DOI: 10.1016/j.neuron.2020.09.043
CaltechAUTHORS: 20201014-111855866

1 Comment on "Caltech Develops a Way to Map Brain Circuits in Real Time"

  1. Sekar Vedaraman | October 17, 2020 at 5:00 pm | Reply

    Very Interesting.

    This is one instances where we may get a jump or leap in technology on the brain activity of humans, with non-inasive technologies , which need to be sharpened considerably. The electrical activity of the Human Brain can be and has been monitored during sleep to “Cure” Sleep disorders! AND Also for other “non-scientific” purposes . The same needs to be better understood and examined further and the various types of waves generated by the elctrical activity of other more complex systems like “Dogs ” Mans most loyal friend, and their brain activity in each individual brain may have its unique signature and provide information about the Person/Dog/other less complex mammals —-in the Conscious state, REM Sleep, DEEP Sleep and the Unconscious Unknown space of Sleep — the last one we know didly about!

    Gathrering the data on a large scale and using statistical anaylsis of the same across communities and socities may yield a great deal of information about the cmmononalaity and diffences in the brain activities of the Human Species and also possible connections to the genetic make up of each individal which is unique and one of a kind and also yield the kind of information we are getting vide deep implant in mice. We may consider extending such research to other mammals and non mammals as well, as we know they are capable of thinking like the chimps, oranutans and others and others as well, which are closer relatives of humans?

    The deatils of each Neurotransmitter and its electrical activity as individual entities and as well as a groupof neurotransmitters working together can be better understood by trying the techniques of reverse engineering to determine the activity of each such neuro transmitter when working individually as well as part of a team.

    The recent article on why Mosquitoes are attracted to suck Human Blood and its connection to four Neurotransmiters in the Human Ecosystem which attracts them is very interesting.If we can isolate and these neurotransmitters and build electrical networks in the Human Ecosystem using the same outside thehuman ecosystem, we could get a tremendous leap forward in many areas of Science that we are actually groping in the dark!
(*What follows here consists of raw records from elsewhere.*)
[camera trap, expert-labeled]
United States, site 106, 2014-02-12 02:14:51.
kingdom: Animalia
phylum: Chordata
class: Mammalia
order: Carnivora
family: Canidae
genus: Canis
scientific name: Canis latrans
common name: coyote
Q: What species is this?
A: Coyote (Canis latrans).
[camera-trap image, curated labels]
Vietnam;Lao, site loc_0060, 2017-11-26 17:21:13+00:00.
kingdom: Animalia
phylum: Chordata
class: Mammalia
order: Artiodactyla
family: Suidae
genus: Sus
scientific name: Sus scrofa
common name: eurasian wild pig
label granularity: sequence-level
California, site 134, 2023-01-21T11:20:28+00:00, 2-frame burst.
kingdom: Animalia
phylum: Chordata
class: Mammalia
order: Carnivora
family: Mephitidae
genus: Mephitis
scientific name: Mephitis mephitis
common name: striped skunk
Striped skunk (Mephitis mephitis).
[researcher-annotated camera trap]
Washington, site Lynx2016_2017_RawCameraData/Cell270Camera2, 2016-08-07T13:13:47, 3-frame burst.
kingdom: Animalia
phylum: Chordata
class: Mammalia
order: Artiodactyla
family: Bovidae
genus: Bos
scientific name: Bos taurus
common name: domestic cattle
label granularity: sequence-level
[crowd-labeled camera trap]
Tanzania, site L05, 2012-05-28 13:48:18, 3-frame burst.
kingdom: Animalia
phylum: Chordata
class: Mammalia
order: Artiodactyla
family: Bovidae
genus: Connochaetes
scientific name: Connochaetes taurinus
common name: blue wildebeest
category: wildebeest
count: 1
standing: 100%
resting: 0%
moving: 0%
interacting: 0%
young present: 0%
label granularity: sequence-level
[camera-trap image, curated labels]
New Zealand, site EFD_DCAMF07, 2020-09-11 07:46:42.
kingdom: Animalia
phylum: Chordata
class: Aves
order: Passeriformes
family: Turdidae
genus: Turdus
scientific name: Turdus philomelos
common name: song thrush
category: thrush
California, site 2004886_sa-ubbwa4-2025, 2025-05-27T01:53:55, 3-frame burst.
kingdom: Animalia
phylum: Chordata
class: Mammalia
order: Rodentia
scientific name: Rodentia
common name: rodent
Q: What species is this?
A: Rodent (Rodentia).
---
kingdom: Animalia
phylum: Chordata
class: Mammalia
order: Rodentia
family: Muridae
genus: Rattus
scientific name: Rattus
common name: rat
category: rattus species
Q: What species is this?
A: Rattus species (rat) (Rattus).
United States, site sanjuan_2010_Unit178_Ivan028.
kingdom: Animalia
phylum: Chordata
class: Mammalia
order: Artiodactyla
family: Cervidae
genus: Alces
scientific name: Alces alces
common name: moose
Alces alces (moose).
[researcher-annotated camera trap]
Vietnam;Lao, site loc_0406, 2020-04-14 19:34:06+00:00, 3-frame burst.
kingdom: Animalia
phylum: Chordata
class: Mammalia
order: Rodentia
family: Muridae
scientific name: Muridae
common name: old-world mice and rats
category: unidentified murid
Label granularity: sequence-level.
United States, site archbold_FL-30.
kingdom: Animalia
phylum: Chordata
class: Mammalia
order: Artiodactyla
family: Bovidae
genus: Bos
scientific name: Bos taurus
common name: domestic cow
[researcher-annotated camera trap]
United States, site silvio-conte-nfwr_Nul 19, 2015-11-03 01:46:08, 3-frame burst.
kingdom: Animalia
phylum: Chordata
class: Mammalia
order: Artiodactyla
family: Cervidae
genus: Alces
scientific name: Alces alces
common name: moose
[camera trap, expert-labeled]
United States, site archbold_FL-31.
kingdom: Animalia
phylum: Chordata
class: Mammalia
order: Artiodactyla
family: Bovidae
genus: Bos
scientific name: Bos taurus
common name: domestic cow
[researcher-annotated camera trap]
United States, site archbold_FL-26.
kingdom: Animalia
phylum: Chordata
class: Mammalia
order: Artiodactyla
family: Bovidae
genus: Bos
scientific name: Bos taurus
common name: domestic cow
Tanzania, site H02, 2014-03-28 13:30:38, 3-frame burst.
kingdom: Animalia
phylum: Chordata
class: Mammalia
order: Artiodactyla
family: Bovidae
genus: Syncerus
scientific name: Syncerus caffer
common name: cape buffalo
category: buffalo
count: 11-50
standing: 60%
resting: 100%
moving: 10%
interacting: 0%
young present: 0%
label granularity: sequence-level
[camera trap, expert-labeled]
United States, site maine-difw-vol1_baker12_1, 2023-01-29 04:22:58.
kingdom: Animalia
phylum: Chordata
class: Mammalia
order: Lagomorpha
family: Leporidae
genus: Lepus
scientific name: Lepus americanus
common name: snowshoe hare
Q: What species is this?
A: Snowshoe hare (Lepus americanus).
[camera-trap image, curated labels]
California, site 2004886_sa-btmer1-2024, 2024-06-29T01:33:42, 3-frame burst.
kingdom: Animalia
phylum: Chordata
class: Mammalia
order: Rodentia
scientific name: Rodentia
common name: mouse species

Inclusding Medicine and other Areas. THE MONITORING OF THE VEIL DOERS AT POINTS OF ENTRY BY REMOTELY MONITORING THE BRAIN ACTIVITY MAY YIELD INFORMATION TO PROTECT COMMUNITIES FROM EVIL DESIGNS AS WELL.

    This belif is further enhanced because I have always wondered why the accupuncture experts in the East, conntrol electrical activity in the human ecosystem using needles made of various metals and how they have discovered such ppoints in the body to pierce! Probably influenced by my Korean Room Mate in the hostel in a US University!!